-- Direction --
Rewrite the material below with every "grey floor tile" replaced by "gray floor tile", leaving everything else unchanged.
########################################
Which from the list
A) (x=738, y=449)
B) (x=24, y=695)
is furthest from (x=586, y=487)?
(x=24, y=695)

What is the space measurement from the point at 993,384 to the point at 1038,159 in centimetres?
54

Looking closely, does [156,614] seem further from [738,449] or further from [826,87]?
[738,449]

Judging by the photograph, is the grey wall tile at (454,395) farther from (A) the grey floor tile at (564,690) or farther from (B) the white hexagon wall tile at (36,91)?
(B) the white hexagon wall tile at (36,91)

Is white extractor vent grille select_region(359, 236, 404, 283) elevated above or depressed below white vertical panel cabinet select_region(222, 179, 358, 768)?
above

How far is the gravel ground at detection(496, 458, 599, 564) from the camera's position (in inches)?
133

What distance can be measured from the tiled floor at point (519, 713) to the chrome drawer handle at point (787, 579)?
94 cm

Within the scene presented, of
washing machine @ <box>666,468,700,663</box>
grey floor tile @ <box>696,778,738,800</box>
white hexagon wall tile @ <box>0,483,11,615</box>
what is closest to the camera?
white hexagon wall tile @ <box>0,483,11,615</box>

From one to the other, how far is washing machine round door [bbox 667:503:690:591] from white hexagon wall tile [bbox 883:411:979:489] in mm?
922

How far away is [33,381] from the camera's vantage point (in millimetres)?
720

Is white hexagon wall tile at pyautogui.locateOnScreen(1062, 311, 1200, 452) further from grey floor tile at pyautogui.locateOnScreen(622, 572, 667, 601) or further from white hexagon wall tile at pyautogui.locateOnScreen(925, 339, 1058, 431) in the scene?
########################################
-- Solution to this task --
Which from the list
A) (x=738, y=449)
B) (x=24, y=695)
is furthest from (x=586, y=487)?
(x=24, y=695)

What is the space measurement from the point at 993,384 to the point at 1038,159 in centimetres?
54

Looking closely, does [156,614] seem further from [738,449] or further from [826,87]?
[738,449]

Judging by the photograph, is the grey wall tile at (454,395) farther from (A) the gray floor tile at (564,690) or farther from (B) the white hexagon wall tile at (36,91)?
(B) the white hexagon wall tile at (36,91)

Is white extractor vent grille select_region(359, 236, 404, 283) elevated above or depressed below white vertical panel cabinet select_region(222, 179, 358, 768)?
above

How far is the gravel ground at detection(496, 458, 599, 564) from the camera's position (in inches)?
133

What distance can be measured from the tiled floor at point (519, 713) to the chrome drawer handle at point (787, 579)?
94 cm

Within the scene presented, of
washing machine @ <box>666,468,700,663</box>
gray floor tile @ <box>696,778,738,800</box>
white hexagon wall tile @ <box>0,483,11,615</box>
what is closest to the camera?
white hexagon wall tile @ <box>0,483,11,615</box>

From one to the other, how far is washing machine round door [bbox 667:503:690:591] from white hexagon wall tile [bbox 883:411:979:489] in mm?
922

How far away is [33,381] from the camera's vantage point (in millimetres)?
720

Is white hexagon wall tile at pyautogui.locateOnScreen(1062, 311, 1200, 452) further from gray floor tile at pyautogui.locateOnScreen(622, 572, 667, 601) or further from white hexagon wall tile at pyautogui.locateOnScreen(925, 339, 1058, 431) in the scene?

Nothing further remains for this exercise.